Seçim öncesi söz verdin, koltuğa oturunca unutanlardan oldun. Meclis'te arkadaşlarımız bunların bu talebine evet demediler. AK Partili belediyelerin olduğu yerde en az yüzde 7 indirim yapmak suretiyle vatandaşımızı su parasında rahatlatacaklar. Bizimki lafta kalmaz. Tüm belediyelerimiz bu adımı atmak suretiyle ana muhalefete, yavrularına hepsine buradan sinyali veriyoruz. Seçim döneminin dışında biz bugün bu açıklamayı yapıyoruz, süratle arkadaşlarımız Meclis'lerinden bunu geçirmek suretiyle vatandaşımızı rahatlatacaklar.
MARKETLERİN ETİKET OYUNU
Hayat pahalılığının belini de biz kıracağız. Marketler, çarşı pazar eğer vatandaşımıza hububatta, meyvede hala zulmetmeye devam ediyorsanız tüm dolaşan denetim ekiplerimizle sizlerin sırtına bineceğiz.
Fırsatçılık yaparak halkımızı mağdur edenleri affetmeyecek, hepsinden yaptıklarının hesabını soracağız. Her şey sırasıyla olacak, vakti zamanında yapılacak.
Bizi asıl zorlayan tarih boyunca hep olduğu gibi içimizdeki gafiller, muhterisler, mankurtlardır. Türkiye bu iç mücadeleden, içeriden yediği yumruklardan çekmiştir. Biz hedeflerimize doğru yürüyüşümüzden taviz vermesek de can sıkıcı tablodan üzüntü duymadan edemiyoruz.

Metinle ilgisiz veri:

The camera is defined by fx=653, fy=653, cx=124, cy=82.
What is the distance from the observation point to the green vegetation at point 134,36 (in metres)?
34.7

Son günlerde Kılıçdaroğlu sık sık meydan okuyor, 'Karşıma çık' diye yeri göğü inletiyor. Halbuki biz sandıkta Kılıçdaroğlu'nun karşısına çok çıktık. Biz Kılıçdaroğlu ile dolaylı ya da doğrudan olarak olarak 10 kez karşı karşıya geldik, 10'unda da kendisini sandığa gömdük. Bay Kemal, senin kıratın buna yetmez. Biz sana oturduğun koltukta meşruiyet sağlamayız. Bizim işimiz var.
Bizim yuvarlak masalarda falan işimiz yok. Neler konuşuyorsunuz hepsi ortada. O masan bir şey çıkmaz. Unutkanlığınıza geldi herhalde HDP'yi niye almadınız ya onu da yanınıza alın. Herhalde şimdi de ziyarete gidersin. Ziyarete git ki unutulduklarını anlamasınlar. Kılıçdaroğlu'nun CHP'nin başına getirilmesi, orada tutulması henüz kendisine verilen misyonu tamamlamadığının işaretidir.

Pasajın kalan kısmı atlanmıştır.